For some, the solution to the county’s woes is simply to cut spending, jobs, programs and services. Just cut. And yet the county has cut. In 2009, Hall’s general fund budget was $97.9 million, which had been cut to $90.5 million for the 2011 budget. The general fund was inflated due to construction and capital spending.  Maybe that’s the problem, they spent too much in 2009.

The initial proposed budget for 2012 drops that total to $85.9 million. But to reach that figure, the county will have to decrease services in public works and road maintenance; close parks and libraries; eliminate ambulances and the personnel needed to staff them; dramatically cut support of human service agencies; and eliminate positions in law enforcement and the courts. That proposal has been discussed at length for weeks, and we still don’t know where a majority of the commission stands.  I am almost getting tired of telling you to read your own paper.

So how much cutting is enough? I would say that you can never cut enough, but that’s just me.

According to one ranking service, Hall County was the 38th best place in the nation for new businesses to locate in 2011. New businesses mean economic growth and jobs, but they aren’t going to come here if basic government services and programs aren’t available. This has to be the most moronic statement ever made.  My company is not going to move to Hall County because the taxes are too low and they don’t have enough libraries.

The county has gone to great lengths to balance expenditures on the backs of its employees by eliminating jobs, cutting pay with mandated furloughs, withholding payments to retirement funds and forgoing pay increases. Since October 2008, county offices have been closed one day per month as a savings measure. Maybe the county has been too big.  If they actually had the balls to let some people go, the remaining employees wouldn’t have had to make these sacrifices.

Among other compensation cuts, the proposal for the 2012 budget would eliminate nine paid holidays for employees, in addition to the 12 furlough days. That means an entire work-month of hours eliminated from employees’ pay. Beyond the impact on employees, how much will those changes inconvenience local residents in their efforts to do business with the county?  So, on holidays, the residents will be “inconvenienced” because the employees are not paid.  At this point I have to think that the editorial board is smoking something.

So what’s the plan?
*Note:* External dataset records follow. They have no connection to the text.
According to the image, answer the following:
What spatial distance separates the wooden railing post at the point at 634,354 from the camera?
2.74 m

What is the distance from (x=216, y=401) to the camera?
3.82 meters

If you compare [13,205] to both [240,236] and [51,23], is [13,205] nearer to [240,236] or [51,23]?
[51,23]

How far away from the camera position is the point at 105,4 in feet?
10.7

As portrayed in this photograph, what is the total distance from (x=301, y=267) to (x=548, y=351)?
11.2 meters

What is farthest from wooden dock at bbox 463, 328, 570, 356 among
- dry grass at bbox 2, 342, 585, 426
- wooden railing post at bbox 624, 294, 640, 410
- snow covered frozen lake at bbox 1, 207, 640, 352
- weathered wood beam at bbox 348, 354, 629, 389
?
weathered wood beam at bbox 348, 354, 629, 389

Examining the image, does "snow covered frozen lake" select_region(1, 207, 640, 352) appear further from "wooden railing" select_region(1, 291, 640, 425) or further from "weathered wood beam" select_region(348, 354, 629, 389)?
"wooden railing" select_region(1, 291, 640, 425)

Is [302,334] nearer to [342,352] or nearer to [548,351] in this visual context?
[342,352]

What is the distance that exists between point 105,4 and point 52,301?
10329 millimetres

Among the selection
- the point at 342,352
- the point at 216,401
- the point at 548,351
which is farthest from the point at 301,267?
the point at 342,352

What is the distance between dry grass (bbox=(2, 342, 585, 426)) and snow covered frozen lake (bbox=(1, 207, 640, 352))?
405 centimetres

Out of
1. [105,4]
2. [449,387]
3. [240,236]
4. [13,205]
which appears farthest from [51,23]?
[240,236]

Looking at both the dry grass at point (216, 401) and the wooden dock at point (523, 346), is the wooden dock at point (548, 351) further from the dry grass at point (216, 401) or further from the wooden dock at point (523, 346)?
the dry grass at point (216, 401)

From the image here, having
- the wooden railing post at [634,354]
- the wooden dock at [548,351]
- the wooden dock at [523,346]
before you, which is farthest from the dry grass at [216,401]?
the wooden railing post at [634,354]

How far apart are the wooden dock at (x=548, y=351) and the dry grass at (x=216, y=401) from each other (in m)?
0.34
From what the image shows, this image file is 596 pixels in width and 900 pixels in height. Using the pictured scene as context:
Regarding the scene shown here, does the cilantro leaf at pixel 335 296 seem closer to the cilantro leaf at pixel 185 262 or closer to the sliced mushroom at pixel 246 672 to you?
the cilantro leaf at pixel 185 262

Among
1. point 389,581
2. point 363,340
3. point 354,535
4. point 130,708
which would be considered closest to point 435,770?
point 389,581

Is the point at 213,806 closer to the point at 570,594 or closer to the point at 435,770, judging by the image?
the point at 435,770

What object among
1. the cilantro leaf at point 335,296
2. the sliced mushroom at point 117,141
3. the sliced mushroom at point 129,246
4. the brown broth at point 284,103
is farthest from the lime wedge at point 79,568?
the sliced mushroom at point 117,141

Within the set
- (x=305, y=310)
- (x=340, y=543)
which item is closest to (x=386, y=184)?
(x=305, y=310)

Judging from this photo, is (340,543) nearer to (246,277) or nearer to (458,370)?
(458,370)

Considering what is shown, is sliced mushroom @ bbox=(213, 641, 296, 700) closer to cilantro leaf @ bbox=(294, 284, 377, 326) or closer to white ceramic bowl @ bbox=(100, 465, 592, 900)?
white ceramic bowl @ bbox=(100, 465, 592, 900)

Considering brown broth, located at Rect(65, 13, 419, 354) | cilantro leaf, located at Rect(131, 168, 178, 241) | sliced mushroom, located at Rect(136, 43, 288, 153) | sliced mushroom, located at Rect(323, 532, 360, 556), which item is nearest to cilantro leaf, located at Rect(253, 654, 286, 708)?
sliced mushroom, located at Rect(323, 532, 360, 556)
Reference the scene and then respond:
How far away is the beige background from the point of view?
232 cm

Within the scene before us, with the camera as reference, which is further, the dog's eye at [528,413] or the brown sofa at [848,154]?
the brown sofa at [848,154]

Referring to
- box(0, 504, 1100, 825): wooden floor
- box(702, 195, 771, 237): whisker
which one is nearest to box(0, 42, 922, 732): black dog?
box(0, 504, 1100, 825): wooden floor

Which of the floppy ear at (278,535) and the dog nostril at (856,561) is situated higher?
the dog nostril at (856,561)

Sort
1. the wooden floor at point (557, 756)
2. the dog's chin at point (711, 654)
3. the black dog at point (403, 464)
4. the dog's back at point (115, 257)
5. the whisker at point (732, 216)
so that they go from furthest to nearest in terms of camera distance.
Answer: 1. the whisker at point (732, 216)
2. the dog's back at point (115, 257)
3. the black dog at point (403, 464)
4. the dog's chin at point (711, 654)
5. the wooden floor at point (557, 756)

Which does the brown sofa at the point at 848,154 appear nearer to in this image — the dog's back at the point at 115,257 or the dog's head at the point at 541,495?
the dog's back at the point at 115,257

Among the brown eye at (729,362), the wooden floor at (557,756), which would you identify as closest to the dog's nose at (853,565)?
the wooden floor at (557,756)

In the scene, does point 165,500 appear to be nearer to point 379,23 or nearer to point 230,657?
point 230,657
Sadly, we still don’t know. The three commissioners in the driver’s seat for the budgeting process have made it clear what they oppose, but it’s anyone’s guess what they favor. Remember, this is the same trio that wasted hundreds of thousands of county dollars earlier this year by bringing in an Atlanta law firm to serve on an interim basis until a new county attorney could be hired. Then they rehired the same attorney we had before.  “The three commissioners”… you need three to pass the budget.  I agree with you that they should have never rehired the attorney.  You never hire back someone after they have been canned.

That’s their idea of efficient expenditures of money. That’s their idea of financial stewardship. That’s their idea of a plan. What’s yours, a tax increase?  No thanks!

Hugh Hall County Akston

 

  4 comments for “Times has Creative Control?

  1. Slipknot
    June 30, 2011 at 2:42 pm

    I think if you look at the proposed increase, it’s not 20%. That would equate to about $300+ per year on my $140k house. As I recall they said a home valued at $180K would pay about $100/yr. more. My numbers could be a little off, but they’re still wayyyy short of a 20% increase.

    • Hugh Akston
      July 1, 2011 at 3:40 pm

      I got the 20% by taking the 1.41 (general fund and roll up) and divided it by 6.25 (current rate) and it comes out to .2256 or 23%. You could argue to do it correctly, you should add 1.41 to 6.25 and divide it into 6.25 (the average on a curve). 1-(6.25/(1.41+6.25)= .184 or 18%.

      Either way, ~20% if you figure the difference between the two methods 🙂

  2. Hugh Akston
    July 1, 2011 at 3:48 pm

    I am sad to report that no one took me up on the bet that the budget would be set by 9pm. The Times had the article posted by 8:26pm. I guess I will have to go back to playing the lottery.

  3. Dagny
    July 1, 2011 at 8:38 pm

    keep in mind your $140k home is taxed at 40%, not the full assessment.